Troisièmement, à la fin du mois de mai 2010, l’Australie a introduit contre le Japon une instance concernant «la poursuite par le Japon de l’exécution d’un vaste programme de chasse à la baleine dans le cadre de la deuxième phase du programme japonais de recherche scientifique sur les baleines en vertu d’un permis spécial dans l’Antarctique («JARPA II»), en violation des obligations contractées par cet Etat aux termes de la convention internationale pour la réglementation de la chasse à la baleine («ICRW»), ainsi que d’autres obligations internationales relatives à la préservation des mammifères marins et de l’environnement marin». Cette affaire a été portée au rôle général de la Cour sous le titre : Chasse à la baleine dans l’Antarctique (Australie c. Japon).
Enfin, en juillet 2010, le Burkina Faso et le Niger ont conjointement saisi la Cour d’un différend frontalier les opposant. Le président a notamment rappelé à son auditoire que la Cour est notamment priée de déterminer le tracé de la frontière entre les deux pays entre la borne astronomique de Tong–Tong et le début de la boucle de Botou. Cette affaire a été portée au rôle général de la Cour sous le titre : Différend frontalier (Burkina Faso/Niger).

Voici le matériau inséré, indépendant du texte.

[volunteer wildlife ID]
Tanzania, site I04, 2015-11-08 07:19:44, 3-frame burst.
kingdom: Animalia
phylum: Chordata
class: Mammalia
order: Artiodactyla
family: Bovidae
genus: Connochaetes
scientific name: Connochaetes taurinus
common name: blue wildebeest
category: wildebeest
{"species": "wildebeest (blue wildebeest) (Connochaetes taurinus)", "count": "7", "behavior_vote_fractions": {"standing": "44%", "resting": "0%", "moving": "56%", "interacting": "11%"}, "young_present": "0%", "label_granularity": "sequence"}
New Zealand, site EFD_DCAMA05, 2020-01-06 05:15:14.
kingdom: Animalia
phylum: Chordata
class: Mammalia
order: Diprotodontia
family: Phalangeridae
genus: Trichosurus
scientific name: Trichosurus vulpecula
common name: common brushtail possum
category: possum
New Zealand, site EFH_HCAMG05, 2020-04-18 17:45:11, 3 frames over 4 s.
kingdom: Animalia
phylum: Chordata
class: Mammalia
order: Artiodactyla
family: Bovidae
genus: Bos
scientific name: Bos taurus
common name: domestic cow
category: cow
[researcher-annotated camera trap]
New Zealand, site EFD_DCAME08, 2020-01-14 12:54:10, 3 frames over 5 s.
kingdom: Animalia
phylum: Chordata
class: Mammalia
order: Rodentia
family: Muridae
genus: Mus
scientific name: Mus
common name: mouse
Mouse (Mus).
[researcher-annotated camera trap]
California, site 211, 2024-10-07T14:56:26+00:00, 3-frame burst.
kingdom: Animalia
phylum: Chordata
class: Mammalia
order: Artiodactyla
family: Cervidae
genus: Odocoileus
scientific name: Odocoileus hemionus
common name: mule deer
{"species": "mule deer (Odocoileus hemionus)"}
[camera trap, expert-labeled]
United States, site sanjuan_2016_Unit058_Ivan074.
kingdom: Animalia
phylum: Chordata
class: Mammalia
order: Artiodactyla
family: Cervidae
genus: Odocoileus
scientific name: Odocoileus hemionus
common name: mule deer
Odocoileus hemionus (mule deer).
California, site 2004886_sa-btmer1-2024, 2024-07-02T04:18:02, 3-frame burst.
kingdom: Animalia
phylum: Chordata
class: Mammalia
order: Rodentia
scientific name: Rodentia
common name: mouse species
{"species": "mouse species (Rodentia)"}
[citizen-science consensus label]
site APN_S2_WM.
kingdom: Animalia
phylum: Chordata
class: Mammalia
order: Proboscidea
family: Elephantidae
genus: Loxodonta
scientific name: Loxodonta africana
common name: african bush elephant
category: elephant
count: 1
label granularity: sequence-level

M. Owada a souligné que «le nombre des affaires inscrites au rôle de la Cour n’a cessé de croître ces dernières années». Il a indiqué que «16 affaires (étaient) actuellement en instance, auxquelles particip(ai)ent une trentaine d’Etats» membres des Nations Unies.
De plus, le président a fait remarquer que «la portée des affaires qui sont confiées à la Cour est aujourd’hui plus large que jamais, chacune d’elles présentant des caractéristiques particulières sur le plan du droit et sur celui des faits».
«Le recours croissant des Etats à la Cour internationale de Justice pour la solution judiciaire de leurs différends montre que leurs dirigeants politiques ont de plus en plus conscience de l’importance de faire primer le droit dans la communauté internationale», a-t-il souligné. «Il est certain que cette importance se développe rapidement dans le monde contemporain, dans lequel la mondialisation est toujours plus poussée.»
L’orateur a fait observer «que le droit pénètre aujourd’hui tous les aspects des activités de l’Organisation des Nations Unies, du maintien de la paix et de la sécurité à la protection des droits de l’homme, de la lutte contre la pauvreté à la protection de l’environnement de la planète, y compris la question du changement climatique». «Pour ces raisons», a-t-il ajouté, «la Cour attache un grand prix à la confiance que les Etats Membres continuent de placer dans sa mission».
M. Owada a assuré l’Assemblée générale que «la Cour continuera à ne ménager aucun effort pour s’acquitter du mandat que lui confèrent la Charte et son Statut, qui est d’aider les Etats membres à régler pacifiquement leurs différends».
«Je nourris l’espoir que les Etats Membres continueront à lui témoigner leur confiance, non seulement en lui soumettant de nouveaux différends, mais aussi en acceptant sa juridiction, qu’ils le fassent en déposant la déclaration prévue au paragraphe 2 de l’article 36 du Statut ou en signant les nombreux traités internationaux qui contiennent une clause compromissoire attribuant compétence à la Cour pour leur interprétation ou leur application», a conclu le président de la Cour.